┌──

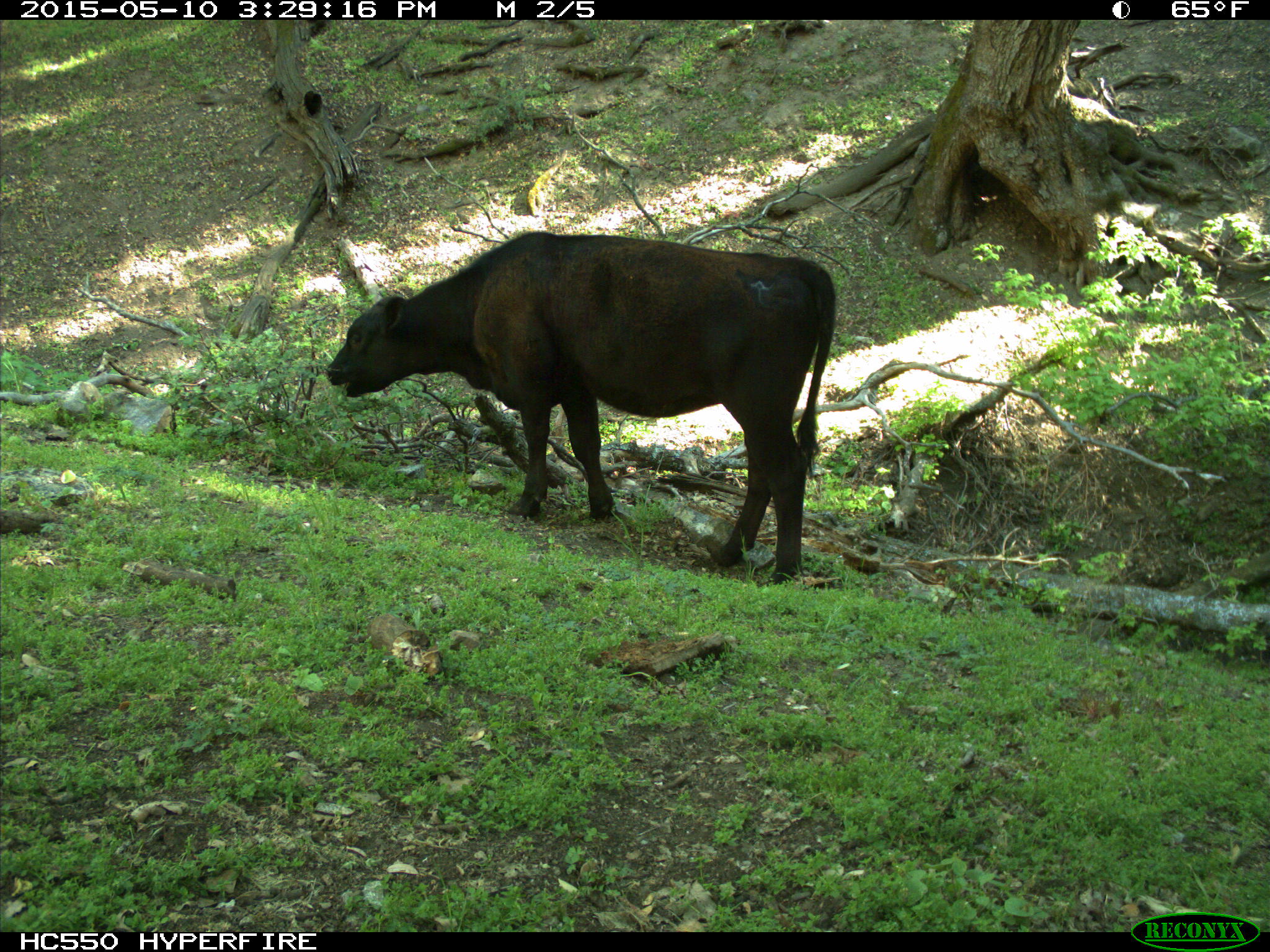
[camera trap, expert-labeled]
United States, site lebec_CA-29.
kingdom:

└──

■ **Task to carry out**:
Quote the material exactly. Pictures stay out.

■ **Reply**:
[camera trap, expert-labeled]
United States, site lebec_CA-29.
kingdom:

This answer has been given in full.